* [AIM]
Reproduce each of the following rows verbatim, with no changes to wording, numbers, or punctuation.

* [RAW DATA]
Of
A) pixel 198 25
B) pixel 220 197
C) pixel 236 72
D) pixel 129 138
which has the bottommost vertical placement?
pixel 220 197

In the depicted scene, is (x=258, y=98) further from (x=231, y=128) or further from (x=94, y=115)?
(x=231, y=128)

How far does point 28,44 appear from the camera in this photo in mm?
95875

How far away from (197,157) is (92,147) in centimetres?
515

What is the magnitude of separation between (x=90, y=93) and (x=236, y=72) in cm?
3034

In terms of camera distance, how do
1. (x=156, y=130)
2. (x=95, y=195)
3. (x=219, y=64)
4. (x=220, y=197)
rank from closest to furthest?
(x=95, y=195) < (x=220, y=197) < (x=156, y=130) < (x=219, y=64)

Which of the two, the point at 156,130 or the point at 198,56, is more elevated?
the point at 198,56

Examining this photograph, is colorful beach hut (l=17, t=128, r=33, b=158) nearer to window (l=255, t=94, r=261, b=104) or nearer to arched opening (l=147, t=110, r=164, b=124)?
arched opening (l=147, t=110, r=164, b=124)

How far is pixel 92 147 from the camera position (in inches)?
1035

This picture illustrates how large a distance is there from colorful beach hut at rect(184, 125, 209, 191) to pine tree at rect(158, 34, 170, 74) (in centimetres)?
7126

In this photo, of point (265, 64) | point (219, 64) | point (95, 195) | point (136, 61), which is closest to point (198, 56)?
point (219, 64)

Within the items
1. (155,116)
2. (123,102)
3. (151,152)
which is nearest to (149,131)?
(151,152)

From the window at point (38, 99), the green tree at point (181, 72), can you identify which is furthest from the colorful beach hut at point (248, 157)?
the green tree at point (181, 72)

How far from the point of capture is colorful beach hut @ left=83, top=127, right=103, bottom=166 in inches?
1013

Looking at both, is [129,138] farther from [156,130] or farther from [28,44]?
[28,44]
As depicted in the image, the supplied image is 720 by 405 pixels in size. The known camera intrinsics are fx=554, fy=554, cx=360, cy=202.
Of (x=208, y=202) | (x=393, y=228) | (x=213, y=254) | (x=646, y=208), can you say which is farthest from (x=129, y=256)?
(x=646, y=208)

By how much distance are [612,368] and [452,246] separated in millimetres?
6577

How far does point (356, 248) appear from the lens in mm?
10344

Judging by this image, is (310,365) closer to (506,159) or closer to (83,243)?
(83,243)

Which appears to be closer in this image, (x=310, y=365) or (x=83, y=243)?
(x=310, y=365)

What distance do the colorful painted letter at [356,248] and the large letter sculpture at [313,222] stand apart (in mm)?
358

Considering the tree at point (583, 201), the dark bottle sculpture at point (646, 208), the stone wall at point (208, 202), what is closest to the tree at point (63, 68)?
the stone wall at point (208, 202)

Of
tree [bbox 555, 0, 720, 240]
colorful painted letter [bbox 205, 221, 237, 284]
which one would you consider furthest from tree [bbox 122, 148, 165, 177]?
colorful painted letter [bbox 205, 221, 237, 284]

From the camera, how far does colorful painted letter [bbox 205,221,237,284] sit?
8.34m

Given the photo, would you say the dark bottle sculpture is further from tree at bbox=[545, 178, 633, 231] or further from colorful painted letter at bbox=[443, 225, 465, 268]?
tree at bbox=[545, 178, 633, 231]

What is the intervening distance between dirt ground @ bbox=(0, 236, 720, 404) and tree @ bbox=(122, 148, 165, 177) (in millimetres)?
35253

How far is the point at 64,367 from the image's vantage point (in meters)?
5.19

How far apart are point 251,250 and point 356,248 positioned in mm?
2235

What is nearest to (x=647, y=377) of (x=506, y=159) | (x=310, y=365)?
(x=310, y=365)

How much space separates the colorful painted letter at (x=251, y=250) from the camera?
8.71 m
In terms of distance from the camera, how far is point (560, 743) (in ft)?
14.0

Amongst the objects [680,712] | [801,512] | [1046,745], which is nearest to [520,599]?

* [SOLUTION TO THE EXERCISE]
Of
A) pixel 198 25
B) pixel 220 197
C) pixel 236 72
D) pixel 129 138
which has the bottommost vertical placement?
pixel 220 197

In the depicted scene, is (x=258, y=98) further from (x=231, y=128) or further from (x=94, y=115)?
(x=231, y=128)

How far does point 28,44 appear from the camera in this photo in mm?
95875

How far away from (197,157) is (92,147) in centimetres?
515

What is the magnitude of separation between (x=90, y=93) and (x=236, y=72) in cm?
3034

In terms of camera distance, how do
1. (x=156, y=130)
2. (x=95, y=195)
3. (x=219, y=64)
4. (x=220, y=197)
rank from closest to furthest?
(x=95, y=195) < (x=220, y=197) < (x=156, y=130) < (x=219, y=64)

Which of the two, the point at 156,130 or the point at 198,56, is more elevated?
the point at 198,56

Examining this photograph, is colorful beach hut (l=17, t=128, r=33, b=158) nearer to window (l=255, t=94, r=261, b=104) or nearer to arched opening (l=147, t=110, r=164, b=124)?
arched opening (l=147, t=110, r=164, b=124)

How far is pixel 92 147 from the camera position (in inches)?
1035

This picture illustrates how large a distance is there from colorful beach hut at rect(184, 125, 209, 191) to pine tree at rect(158, 34, 170, 74) (in centimetres)?
7126

In this photo, of point (265, 64) | point (219, 64) | point (95, 195) | point (136, 61), which is closest to point (198, 56)?
point (219, 64)

Within the items
1. (155,116)
2. (123,102)
3. (151,152)
which is nearest to (149,131)?
(151,152)

From the window at point (38, 99), the green tree at point (181, 72), can you identify which is furthest from the colorful beach hut at point (248, 157)?
the green tree at point (181, 72)

How far from the point of capture is colorful beach hut @ left=83, top=127, right=103, bottom=166 in inches?
1013

Looking at both, is [129,138] farther from [156,130] or farther from [28,44]?
[28,44]
As depicted in the image, the supplied image is 720 by 405 pixels in size. The known camera intrinsics are fx=554, fy=554, cx=360, cy=202.
Of (x=208, y=202) | (x=393, y=228) | (x=213, y=254) | (x=646, y=208), can you say which is farthest from (x=129, y=256)?
(x=646, y=208)

By how much distance are [612,368] and [452,246] separated in millimetres?
6577

How far does point (356, 248) appear from the lens in mm?
10344

Judging by this image, is (310,365) closer to (506,159) or closer to (83,243)?
(83,243)

Which appears to be closer in this image, (x=310, y=365) or (x=83, y=243)?
(x=310, y=365)

What distance do the colorful painted letter at [356,248] and the large letter sculpture at [313,222] stand apart (in mm)?
358

Considering the tree at point (583, 201), the dark bottle sculpture at point (646, 208), the stone wall at point (208, 202), what is closest to the tree at point (63, 68)?
the stone wall at point (208, 202)

Of
tree [bbox 555, 0, 720, 240]
colorful painted letter [bbox 205, 221, 237, 284]
which one would you consider furthest from tree [bbox 122, 148, 165, 177]?
colorful painted letter [bbox 205, 221, 237, 284]

From the camera, how far does colorful painted letter [bbox 205,221,237,284] sit?
8.34m

Given the photo, would you say the dark bottle sculpture is further from tree at bbox=[545, 178, 633, 231] or further from colorful painted letter at bbox=[443, 225, 465, 268]?
tree at bbox=[545, 178, 633, 231]

What is the intervening distance between dirt ground @ bbox=(0, 236, 720, 404) and tree @ bbox=(122, 148, 165, 177) (in millimetres)?
35253

How far is the point at 64,367 from the image's vantage point (in meters)?
5.19

How far apart are point 251,250 and point 356,248 positioned in mm?
2235

What is nearest to (x=647, y=377) of (x=506, y=159) | (x=310, y=365)?
(x=310, y=365)

How much space separates the colorful painted letter at (x=251, y=250) from the camera?
8.71 m
In terms of distance from the camera, how far is point (560, 743) (in ft)?
14.0

Amongst the objects [680,712] | [801,512] | [1046,745], which is nearest to [520,599]?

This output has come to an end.